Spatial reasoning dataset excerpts
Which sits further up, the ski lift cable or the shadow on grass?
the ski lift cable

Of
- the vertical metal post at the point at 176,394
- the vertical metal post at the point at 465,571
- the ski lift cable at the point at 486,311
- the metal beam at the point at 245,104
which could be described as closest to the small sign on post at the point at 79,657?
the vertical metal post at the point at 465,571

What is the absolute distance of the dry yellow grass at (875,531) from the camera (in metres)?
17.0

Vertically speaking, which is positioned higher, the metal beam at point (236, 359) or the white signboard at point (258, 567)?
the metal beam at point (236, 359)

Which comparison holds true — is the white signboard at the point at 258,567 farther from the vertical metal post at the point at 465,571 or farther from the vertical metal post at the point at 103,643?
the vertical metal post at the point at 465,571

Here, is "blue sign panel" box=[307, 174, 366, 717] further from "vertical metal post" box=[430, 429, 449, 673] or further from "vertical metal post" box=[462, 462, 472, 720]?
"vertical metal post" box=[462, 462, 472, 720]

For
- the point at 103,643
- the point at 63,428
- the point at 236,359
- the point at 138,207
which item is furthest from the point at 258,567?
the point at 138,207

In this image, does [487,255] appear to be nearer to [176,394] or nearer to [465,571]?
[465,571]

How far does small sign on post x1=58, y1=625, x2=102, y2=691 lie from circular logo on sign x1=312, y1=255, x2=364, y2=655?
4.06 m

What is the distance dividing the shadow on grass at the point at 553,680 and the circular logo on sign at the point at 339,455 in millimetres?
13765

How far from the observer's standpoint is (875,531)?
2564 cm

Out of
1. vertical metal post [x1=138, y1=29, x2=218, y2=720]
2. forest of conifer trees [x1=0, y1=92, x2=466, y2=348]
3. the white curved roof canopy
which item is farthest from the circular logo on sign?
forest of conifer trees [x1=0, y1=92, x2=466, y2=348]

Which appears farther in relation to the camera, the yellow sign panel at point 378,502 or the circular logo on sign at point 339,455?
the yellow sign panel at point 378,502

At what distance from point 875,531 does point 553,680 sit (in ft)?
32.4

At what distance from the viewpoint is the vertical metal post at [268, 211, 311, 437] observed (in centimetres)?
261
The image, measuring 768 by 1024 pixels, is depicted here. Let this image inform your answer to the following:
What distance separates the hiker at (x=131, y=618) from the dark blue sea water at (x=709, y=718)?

*PROBLEM STATEMENT*
The listing above should be transcribed in full, exactly as written.

*THE RESULT*
Which sits further up, the ski lift cable or the shadow on grass?
the ski lift cable

Of
- the vertical metal post at the point at 176,394
- the vertical metal post at the point at 465,571
- the ski lift cable at the point at 486,311
- the metal beam at the point at 245,104
which could be described as closest to the small sign on post at the point at 79,657?
the vertical metal post at the point at 465,571

What is the absolute distance of the dry yellow grass at (875,531) from the camera (in metres)?
17.0

Vertically speaking, which is positioned higher, the metal beam at point (236, 359) or the white signboard at point (258, 567)?
the metal beam at point (236, 359)

Which comparison holds true — is the white signboard at the point at 258,567 farther from the vertical metal post at the point at 465,571 or farther from the vertical metal post at the point at 103,643?
the vertical metal post at the point at 465,571

Here, is "blue sign panel" box=[307, 174, 366, 717] further from "vertical metal post" box=[430, 429, 449, 673] or further from "vertical metal post" box=[462, 462, 472, 720]?
"vertical metal post" box=[462, 462, 472, 720]

For
- the point at 103,643
- the point at 63,428
- the point at 236,359
- the point at 138,207
which item is furthest from the point at 258,567?
the point at 138,207

In this image, does [487,255] appear to be nearer to [176,394] or nearer to [465,571]?
[465,571]

How far does small sign on post x1=58, y1=625, x2=102, y2=691 lie from circular logo on sign x1=312, y1=255, x2=364, y2=655?
4.06 m

What is the distance dividing the shadow on grass at the point at 553,680 and the circular logo on sign at the point at 339,455 in millimetres?
13765

How far from the observer's standpoint is (875,531)?
2564 cm

Out of
1. vertical metal post [x1=138, y1=29, x2=218, y2=720]
2. forest of conifer trees [x1=0, y1=92, x2=466, y2=348]
3. the white curved roof canopy
which item is farthest from the circular logo on sign?
forest of conifer trees [x1=0, y1=92, x2=466, y2=348]

Which appears farther in relation to the camera, the yellow sign panel at point 378,502 or the circular logo on sign at point 339,455?
the yellow sign panel at point 378,502

At what distance from point 875,531 does point 553,680 sit (in ft)?
32.4

At what distance from the viewpoint is the vertical metal post at [268, 211, 311, 437] observed (in centimetres)?
261
The image, measuring 768 by 1024 pixels, is depicted here. Let this image inform your answer to the following:
What distance separates the hiker at (x=131, y=618) from the dark blue sea water at (x=709, y=718)?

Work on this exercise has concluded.